7Les pages qui suivent n’ont d’autre objectif que de restituer quelques-uns des traits de cette relation complice avec l’objet qu’a entretenue toute sa vie Jean Baudrillard, cet intellectuel dont la pensée tout aussi singulière qu’éblouissante a marqué notre époque, comme d’autres l’ont fait en leur temps : Freud, McLuhan, Artaud… Même si tous – les chercheurs en sciences sociales entre autres – n’ont pas toujours adhéré à ses tours de passe-passe, ses pirouettes ironiques et subversives, les propos tenus ici se veulent un hommage à l’un des philosophes dont la pensée fulgurante a si souvent devancé les événements de ces dernières décennies. Cet avant-propos n’a donc d’autre souci que d’introduire les réflexions suscitées par la conférence que Jean Baudrillard a donnée le 7 avril 1999 à l’université de Toulouse II-le Mirail en guise de présentation de l’exposition de ses photographies, inaugurée le même jour à la galerie du Château d’eau. Cette conférence, intitulée « C’est l’objet qui nous pense », a été intégralement retranscrite, et les photographies qui l’accompagnent nous ont été confiées par son épouse, Marine Baudrillard, que nous remercions ici très chaleureusement.
Notes de bas de page
1 J. Baudrillard, Le Système des objets, Gallimard, Paris, 1968.

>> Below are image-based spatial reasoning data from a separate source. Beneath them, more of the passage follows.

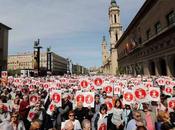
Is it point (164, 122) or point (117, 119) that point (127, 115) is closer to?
point (117, 119)

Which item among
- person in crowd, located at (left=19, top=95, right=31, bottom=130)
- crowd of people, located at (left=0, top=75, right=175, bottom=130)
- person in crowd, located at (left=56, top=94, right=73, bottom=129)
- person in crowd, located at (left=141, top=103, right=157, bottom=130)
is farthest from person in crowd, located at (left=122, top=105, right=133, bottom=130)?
person in crowd, located at (left=19, top=95, right=31, bottom=130)

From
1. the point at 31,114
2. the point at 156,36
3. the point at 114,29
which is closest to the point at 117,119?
the point at 31,114

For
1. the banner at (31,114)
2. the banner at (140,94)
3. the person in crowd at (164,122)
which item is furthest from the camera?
the banner at (140,94)

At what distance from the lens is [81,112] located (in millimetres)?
9680

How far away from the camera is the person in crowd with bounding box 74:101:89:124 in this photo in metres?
9.52

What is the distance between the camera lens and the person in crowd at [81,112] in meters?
9.52

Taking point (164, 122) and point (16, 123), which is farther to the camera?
point (16, 123)

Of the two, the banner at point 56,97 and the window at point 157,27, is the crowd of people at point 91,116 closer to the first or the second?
the banner at point 56,97

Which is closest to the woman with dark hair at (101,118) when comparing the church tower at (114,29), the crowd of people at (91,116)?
the crowd of people at (91,116)

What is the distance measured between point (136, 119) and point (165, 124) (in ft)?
2.55

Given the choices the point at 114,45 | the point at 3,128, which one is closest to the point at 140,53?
the point at 3,128

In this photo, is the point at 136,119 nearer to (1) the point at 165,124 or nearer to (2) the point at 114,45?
(1) the point at 165,124

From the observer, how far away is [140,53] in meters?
56.2

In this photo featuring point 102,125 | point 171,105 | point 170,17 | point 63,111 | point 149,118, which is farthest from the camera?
point 170,17
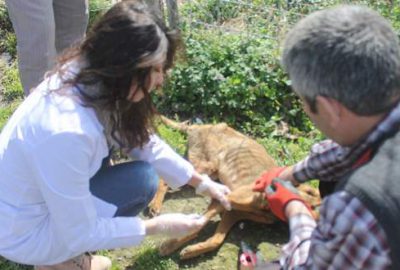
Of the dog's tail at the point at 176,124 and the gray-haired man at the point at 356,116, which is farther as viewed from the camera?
the dog's tail at the point at 176,124

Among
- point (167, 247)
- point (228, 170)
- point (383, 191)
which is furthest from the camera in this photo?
point (228, 170)

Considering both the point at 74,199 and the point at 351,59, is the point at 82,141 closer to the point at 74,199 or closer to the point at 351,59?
the point at 74,199

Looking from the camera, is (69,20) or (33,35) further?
(69,20)

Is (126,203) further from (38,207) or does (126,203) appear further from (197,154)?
(197,154)

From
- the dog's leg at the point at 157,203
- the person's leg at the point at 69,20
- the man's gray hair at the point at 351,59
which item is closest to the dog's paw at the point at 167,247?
the dog's leg at the point at 157,203

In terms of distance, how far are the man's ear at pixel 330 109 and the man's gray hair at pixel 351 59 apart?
2cm

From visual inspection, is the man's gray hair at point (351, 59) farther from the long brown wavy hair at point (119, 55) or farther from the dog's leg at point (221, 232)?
the dog's leg at point (221, 232)

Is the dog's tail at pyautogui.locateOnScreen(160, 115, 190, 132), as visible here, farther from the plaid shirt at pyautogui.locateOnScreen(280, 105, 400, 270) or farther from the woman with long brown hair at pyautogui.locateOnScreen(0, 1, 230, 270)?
the plaid shirt at pyautogui.locateOnScreen(280, 105, 400, 270)

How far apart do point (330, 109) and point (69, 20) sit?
9.19 ft

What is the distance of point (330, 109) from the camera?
75.1 inches

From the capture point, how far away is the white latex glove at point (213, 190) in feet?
10.6

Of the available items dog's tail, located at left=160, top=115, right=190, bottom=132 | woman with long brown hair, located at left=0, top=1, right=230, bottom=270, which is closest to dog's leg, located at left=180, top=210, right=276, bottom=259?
woman with long brown hair, located at left=0, top=1, right=230, bottom=270

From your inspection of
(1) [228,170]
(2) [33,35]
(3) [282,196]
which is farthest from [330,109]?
(2) [33,35]

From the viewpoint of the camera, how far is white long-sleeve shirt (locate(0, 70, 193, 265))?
2.38m
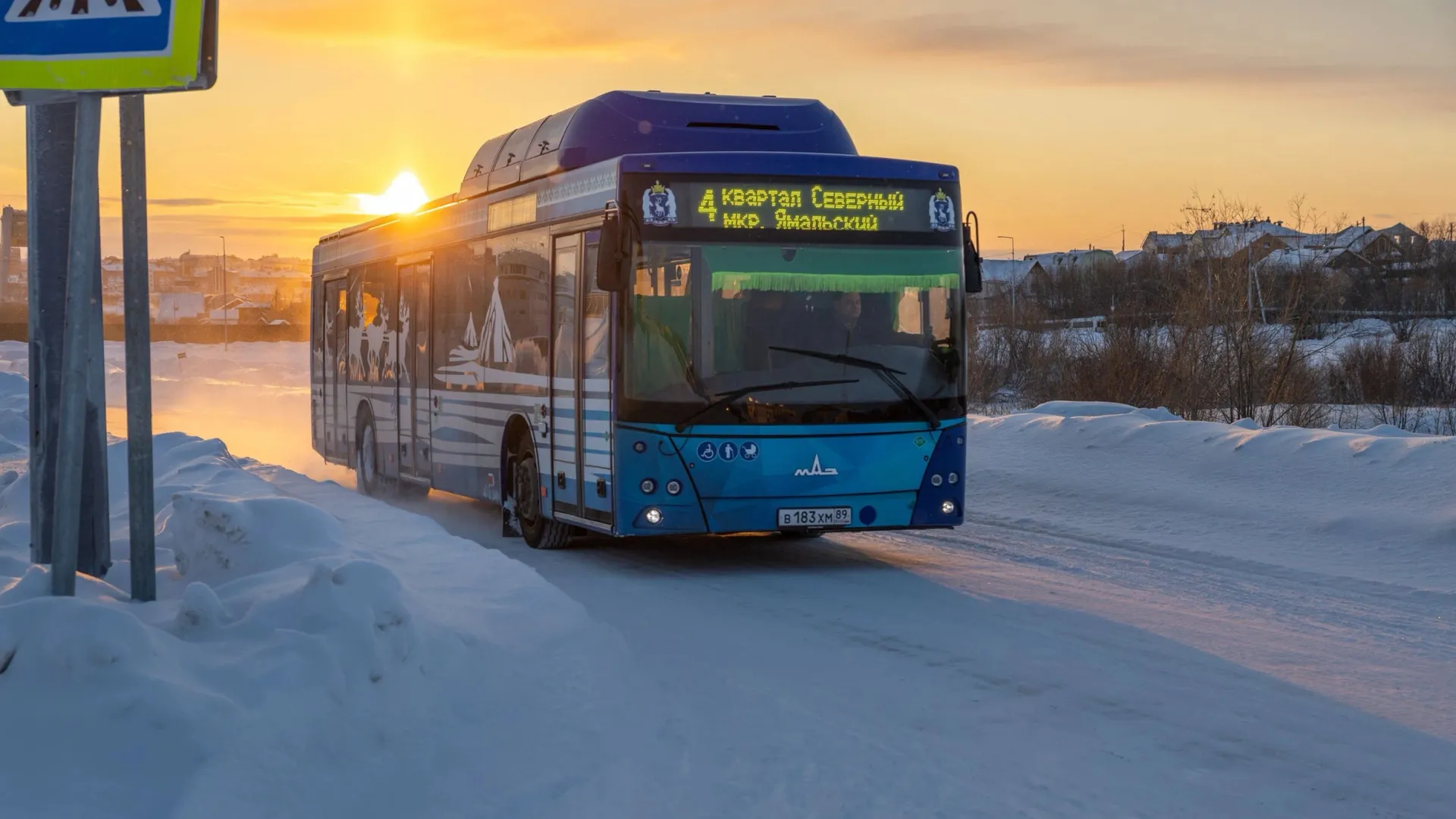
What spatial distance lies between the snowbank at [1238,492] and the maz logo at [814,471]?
312 cm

2 J. Baudrillard, Pourquoi tout n’a-t-il pas disparu ?, L’Herne, Paris, 2007.
3 P.-H. Jeudy, « La mise à mal de la sociologie », Cahier Baudrillard, L’Herne, Paris, 2004.
4 Conférence-débat de J. Baudrillard, « C’est l’objet qui nous pense », université Toulouse II-le Mirail, 7 avril 1999.
5 Ibid.
6 J. Baudrillard, Car l’illusion ne s’oppose pas à la réalité, Paris, Descartes & Cie, 1998.
7 J. Baudrillard, Mots de passe, Paris, Pauvert/Fayard, 2000.